Left = Authority Server, Right = Client. Ignore the vertical line, it’s for visual debugging
The Setup
Instead of individual actors, lean into Unreal’s strengths: Procedural Content Generation (PCG) for placement and Instanced Static Meshes (ISMs) for rendering.
Here’s the setup:
- Create a blueprint actor (with
Replicatesset totrue) and place it in your level, i.e. “RockSpawner”. - Give it a Box Collision component to define the spawn area
- Configure a PCG graph to procedurally place your resources using our custom ISM component.

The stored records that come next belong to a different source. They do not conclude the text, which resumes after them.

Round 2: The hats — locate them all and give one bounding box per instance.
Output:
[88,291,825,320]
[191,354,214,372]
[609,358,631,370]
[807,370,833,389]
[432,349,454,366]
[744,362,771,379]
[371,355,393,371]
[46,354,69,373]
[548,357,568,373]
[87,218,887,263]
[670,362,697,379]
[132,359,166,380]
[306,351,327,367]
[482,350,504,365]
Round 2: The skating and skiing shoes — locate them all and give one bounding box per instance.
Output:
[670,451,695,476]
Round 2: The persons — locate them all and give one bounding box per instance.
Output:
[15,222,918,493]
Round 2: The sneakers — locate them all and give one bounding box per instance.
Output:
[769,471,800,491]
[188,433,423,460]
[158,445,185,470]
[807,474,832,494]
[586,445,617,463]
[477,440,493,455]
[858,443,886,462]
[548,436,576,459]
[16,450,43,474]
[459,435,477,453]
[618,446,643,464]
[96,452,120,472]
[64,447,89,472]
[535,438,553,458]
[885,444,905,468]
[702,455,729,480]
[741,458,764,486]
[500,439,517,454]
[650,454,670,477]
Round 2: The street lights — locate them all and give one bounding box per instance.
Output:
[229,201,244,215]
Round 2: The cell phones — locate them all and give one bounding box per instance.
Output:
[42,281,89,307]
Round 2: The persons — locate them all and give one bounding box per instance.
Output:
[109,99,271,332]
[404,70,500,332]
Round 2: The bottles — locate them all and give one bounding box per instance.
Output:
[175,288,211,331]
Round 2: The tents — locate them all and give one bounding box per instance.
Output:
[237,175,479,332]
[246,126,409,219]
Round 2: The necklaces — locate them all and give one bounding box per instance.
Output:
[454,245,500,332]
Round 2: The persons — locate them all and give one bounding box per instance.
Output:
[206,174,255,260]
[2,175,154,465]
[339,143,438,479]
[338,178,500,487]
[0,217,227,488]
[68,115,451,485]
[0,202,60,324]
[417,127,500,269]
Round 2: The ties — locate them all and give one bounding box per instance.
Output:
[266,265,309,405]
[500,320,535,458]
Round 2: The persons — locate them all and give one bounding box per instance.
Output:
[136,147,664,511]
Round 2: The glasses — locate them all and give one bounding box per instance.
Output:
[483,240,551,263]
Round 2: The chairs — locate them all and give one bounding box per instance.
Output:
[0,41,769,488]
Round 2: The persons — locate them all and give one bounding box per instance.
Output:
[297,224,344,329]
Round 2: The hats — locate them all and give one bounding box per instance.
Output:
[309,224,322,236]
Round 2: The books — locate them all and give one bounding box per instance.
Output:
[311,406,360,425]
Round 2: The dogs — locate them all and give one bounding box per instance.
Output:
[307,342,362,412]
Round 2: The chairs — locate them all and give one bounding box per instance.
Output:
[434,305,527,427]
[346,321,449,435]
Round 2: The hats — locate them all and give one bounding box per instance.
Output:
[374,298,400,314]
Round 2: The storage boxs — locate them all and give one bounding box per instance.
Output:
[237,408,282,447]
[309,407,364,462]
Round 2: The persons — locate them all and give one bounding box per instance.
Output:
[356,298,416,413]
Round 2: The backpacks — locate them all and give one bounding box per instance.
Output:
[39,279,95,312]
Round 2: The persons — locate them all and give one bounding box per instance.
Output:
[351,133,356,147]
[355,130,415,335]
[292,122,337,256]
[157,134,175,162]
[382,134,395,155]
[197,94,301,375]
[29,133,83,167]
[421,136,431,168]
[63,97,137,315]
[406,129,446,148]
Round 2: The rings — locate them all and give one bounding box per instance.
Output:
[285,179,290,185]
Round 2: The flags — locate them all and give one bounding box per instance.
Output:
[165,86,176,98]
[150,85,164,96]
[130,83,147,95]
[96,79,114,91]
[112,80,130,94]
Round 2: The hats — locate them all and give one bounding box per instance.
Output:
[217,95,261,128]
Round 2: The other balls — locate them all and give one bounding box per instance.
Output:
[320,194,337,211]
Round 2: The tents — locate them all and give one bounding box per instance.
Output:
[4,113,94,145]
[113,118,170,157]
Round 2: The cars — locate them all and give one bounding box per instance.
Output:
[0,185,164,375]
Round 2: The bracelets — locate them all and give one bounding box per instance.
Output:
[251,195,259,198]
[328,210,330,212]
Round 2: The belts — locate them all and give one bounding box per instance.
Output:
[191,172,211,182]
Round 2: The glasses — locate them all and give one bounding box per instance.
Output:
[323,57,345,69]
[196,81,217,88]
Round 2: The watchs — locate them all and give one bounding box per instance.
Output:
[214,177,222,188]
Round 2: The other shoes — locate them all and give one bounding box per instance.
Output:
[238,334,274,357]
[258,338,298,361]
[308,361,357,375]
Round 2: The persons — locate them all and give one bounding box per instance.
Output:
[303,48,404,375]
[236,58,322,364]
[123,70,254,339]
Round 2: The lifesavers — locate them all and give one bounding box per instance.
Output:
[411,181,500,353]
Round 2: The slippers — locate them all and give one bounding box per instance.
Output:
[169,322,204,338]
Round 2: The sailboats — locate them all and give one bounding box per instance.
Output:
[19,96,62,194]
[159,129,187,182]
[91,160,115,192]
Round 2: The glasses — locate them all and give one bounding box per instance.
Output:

When this actor is put into the world, PCG runs and adds the custom ISM component to this actor. To access the ISM across the network, this actor MUST HAVE the
Replicates property set to true.

The PCG graph handles placement logic—tree density, rock clusters, terrain-based spawning rules. But here’s the key: everything spawns as instances in ISM components, not individual actors.
Here is a sample PCG graph that spawns rocks:

Why ISMs? They’re designed for exactly this use case. Thousands of identical meshes rendered with incredible efficiency. Plus, they handle culling automatically—distant instances don’t waste GPU cycles.
The Custom ISM Component
Generic ISM components won’t cut it for interactive resources. You need a specialized version that understands destruction, health, and rewards. This ISM component MUST be replicated
UCLASS()
class MYTHIC_API UResourceISM : public UInstancedStaticMeshComponent {
GENERATED_BODY()
private:
// Track destroyed instances to prevent double destruction
UPROPERTY()
TSet<int32> DestroyedInstances;
public:
// Health configuration per resource type
UPROPERTY(EditAnywhere, BlueprintReadOnly, Category = "Health")
FDestructibleHealthConfig HealthConfig;
// What players get for destroying this resource
UPROPERTY(EditAnywhere, BlueprintReadWrite, Category = "Resource")
FRewardsToGive OnKillRewards;
// Resource type for organization (trees, rocks, etc.)
UPROPERTY(EditAnywhere, BlueprintReadWrite, Category = "Resource")
FGameplayTag ResourceType;
};
Again, just like how we set the Replicates property on the “RockSpawner” actor, we set it on the ISM component. This ensures the ISM component can be
replicated across the network. This component will be automatically added to the “RockSpawner” actor when it’s placed in the world by PCG, and since we set
Replicates to true in the component’s blueprint, it will be replicated.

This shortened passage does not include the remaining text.